==== SUPPLIED MATERIAL

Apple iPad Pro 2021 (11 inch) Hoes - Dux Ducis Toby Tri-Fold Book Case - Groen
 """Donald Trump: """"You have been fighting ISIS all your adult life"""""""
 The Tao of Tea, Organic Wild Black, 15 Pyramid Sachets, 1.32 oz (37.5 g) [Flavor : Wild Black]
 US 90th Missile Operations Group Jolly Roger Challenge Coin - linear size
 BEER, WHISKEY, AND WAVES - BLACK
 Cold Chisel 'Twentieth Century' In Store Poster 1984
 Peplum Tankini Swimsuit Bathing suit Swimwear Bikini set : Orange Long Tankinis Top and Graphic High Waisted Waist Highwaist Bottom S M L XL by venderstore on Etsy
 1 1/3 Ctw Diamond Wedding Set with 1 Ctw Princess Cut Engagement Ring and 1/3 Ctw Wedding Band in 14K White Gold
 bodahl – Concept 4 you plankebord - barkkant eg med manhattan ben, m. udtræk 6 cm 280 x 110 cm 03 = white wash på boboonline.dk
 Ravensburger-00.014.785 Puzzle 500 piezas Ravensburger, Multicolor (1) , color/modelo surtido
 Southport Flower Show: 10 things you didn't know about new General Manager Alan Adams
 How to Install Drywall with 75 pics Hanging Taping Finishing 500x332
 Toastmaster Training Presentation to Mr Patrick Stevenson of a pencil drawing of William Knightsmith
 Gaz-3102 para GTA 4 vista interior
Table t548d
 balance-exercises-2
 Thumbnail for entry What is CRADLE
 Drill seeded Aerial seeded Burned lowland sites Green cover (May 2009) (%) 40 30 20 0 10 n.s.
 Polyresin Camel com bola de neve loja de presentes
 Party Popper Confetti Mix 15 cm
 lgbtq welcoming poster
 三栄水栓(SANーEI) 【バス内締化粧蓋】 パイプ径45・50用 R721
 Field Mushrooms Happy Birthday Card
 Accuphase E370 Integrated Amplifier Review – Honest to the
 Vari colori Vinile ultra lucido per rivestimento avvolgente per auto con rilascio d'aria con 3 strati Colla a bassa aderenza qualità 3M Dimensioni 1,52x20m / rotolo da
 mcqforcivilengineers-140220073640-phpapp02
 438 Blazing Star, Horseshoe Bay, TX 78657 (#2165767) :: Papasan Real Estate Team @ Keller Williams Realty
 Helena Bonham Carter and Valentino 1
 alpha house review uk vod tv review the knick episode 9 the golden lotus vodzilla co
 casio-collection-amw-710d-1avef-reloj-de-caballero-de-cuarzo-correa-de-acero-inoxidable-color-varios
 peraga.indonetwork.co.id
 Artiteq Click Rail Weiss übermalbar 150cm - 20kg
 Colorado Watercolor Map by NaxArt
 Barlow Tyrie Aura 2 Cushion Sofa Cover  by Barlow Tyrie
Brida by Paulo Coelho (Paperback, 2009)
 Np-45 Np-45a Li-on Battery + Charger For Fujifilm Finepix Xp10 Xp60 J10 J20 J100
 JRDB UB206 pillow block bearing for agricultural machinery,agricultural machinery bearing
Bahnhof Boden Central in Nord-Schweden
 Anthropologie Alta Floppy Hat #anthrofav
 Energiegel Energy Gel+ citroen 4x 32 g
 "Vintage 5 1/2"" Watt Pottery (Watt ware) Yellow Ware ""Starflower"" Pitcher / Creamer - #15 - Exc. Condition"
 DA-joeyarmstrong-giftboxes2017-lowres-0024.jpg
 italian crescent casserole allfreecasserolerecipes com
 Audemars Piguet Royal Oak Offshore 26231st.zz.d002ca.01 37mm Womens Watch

========

TRY IT
Reprint exactly the lines above that start at the one with "1 1/3 Ctw Diamond" and end at the one with "Southport Flower Show: 10", keeping both and adding none.

ANSWER TO THIS EXERCISE
 1 1/3 Ctw Diamond Wedding Set with 1 Ctw Princess Cut Engagement Ring and 1/3 Ctw Wedding Band in 14K White Gold
 bodahl – Concept 4 you plankebord - barkkant eg med manhattan ben, m. udtræk 6 cm 280 x 110 cm 03 = white wash på boboonline.dk
 Ravensburger-00.014.785 Puzzle 500 piezas Ravensburger, Multicolor (1) , color/modelo surtido
 Southport Flower Show: 10 things you didn't know about new General Manager Alan Adams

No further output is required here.